- _Extracted entries_
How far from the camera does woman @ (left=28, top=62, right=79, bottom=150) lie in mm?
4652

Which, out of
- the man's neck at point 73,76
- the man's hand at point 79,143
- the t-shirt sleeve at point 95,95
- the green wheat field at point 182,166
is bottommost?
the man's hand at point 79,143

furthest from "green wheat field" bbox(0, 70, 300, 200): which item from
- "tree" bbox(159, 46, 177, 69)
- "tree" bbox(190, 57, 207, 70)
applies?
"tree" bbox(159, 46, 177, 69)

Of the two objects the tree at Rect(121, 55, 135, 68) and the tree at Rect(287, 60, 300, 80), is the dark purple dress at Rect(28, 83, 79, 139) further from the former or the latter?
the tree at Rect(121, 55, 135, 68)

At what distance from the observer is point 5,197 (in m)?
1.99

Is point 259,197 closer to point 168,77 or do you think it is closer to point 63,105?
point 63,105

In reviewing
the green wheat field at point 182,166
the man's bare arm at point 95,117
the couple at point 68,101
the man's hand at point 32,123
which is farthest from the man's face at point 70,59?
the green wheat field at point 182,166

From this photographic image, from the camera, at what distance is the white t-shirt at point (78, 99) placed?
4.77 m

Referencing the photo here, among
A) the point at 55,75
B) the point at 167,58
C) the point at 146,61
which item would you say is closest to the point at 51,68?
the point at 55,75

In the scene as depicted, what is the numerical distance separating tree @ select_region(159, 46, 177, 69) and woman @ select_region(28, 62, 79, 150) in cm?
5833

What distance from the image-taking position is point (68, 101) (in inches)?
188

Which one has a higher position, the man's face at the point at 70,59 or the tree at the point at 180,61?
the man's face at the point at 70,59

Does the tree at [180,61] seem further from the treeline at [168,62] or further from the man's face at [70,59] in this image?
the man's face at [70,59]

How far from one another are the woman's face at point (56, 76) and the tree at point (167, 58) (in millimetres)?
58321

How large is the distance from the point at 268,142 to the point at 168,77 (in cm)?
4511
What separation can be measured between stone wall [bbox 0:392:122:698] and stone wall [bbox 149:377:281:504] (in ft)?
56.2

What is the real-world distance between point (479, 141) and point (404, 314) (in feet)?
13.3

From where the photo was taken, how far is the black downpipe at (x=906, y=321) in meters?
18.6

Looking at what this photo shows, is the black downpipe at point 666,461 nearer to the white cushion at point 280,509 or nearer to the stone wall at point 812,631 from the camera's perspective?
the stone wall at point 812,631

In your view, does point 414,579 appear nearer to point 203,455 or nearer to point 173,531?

- _Exercise requirements_
Please rewrite all the records, swapping every "black downpipe" for "black drainpipe" and leaving everything else unchanged.

- _Problem solution_
How far from the camera does woman @ (left=28, top=62, right=79, bottom=150) lie in mm?
4652

Which, out of
- the man's neck at point 73,76
- the man's hand at point 79,143
- the t-shirt sleeve at point 95,95
- the green wheat field at point 182,166
is bottommost?
the man's hand at point 79,143

furthest from "green wheat field" bbox(0, 70, 300, 200): which item from
- "tree" bbox(159, 46, 177, 69)
- "tree" bbox(190, 57, 207, 70)
applies?
"tree" bbox(159, 46, 177, 69)

Of the two objects the tree at Rect(121, 55, 135, 68) and the tree at Rect(287, 60, 300, 80), is the dark purple dress at Rect(28, 83, 79, 139) further from the former or the latter?
the tree at Rect(121, 55, 135, 68)

At what distance from the observer is point 5,197 (in m)?
1.99

Is point 259,197 closer to point 168,77 or do you think it is closer to point 63,105?
point 63,105

In reviewing
the green wheat field at point 182,166
the man's bare arm at point 95,117
the couple at point 68,101
the man's hand at point 32,123
which is farthest from the man's face at point 70,59?
the green wheat field at point 182,166

From this photographic image, from the camera, at what distance is the white t-shirt at point (78, 99) placed?
4.77 m

Referencing the photo here, among
A) the point at 55,75
B) the point at 167,58
C) the point at 146,61
which item would you say is closest to the point at 51,68?
the point at 55,75

In the scene as depicted, what is the numerical distance separating tree @ select_region(159, 46, 177, 69) and woman @ select_region(28, 62, 79, 150) in cm?
5833

What distance from the image-taking position is point (68, 101) (in inches)?
188

Which one has a higher position, the man's face at the point at 70,59 or the tree at the point at 180,61?
the man's face at the point at 70,59

Does the tree at [180,61] seem further from the treeline at [168,62] or further from the man's face at [70,59] in this image?
the man's face at [70,59]

How far from one another are the woman's face at point (56, 76) and the tree at point (167, 58) (in millimetres)?
58321

How large is the distance from the point at 268,142 to the point at 168,77 (in cm)?
4511
What separation can be measured between stone wall [bbox 0:392:122:698] and stone wall [bbox 149:377:281:504] (in ft)?
56.2

What is the real-world distance between point (479, 141) and point (404, 314) (in feet)?
13.3

From where the photo was taken, how far is the black drainpipe at (x=906, y=321) in meters?
18.6

Looking at what this photo shows, is the black drainpipe at point 666,461 nearer to the white cushion at point 280,509 or nearer to the stone wall at point 812,631 from the camera's perspective?
the stone wall at point 812,631

In your view, does point 414,579 appear nearer to point 203,455 or nearer to point 173,531?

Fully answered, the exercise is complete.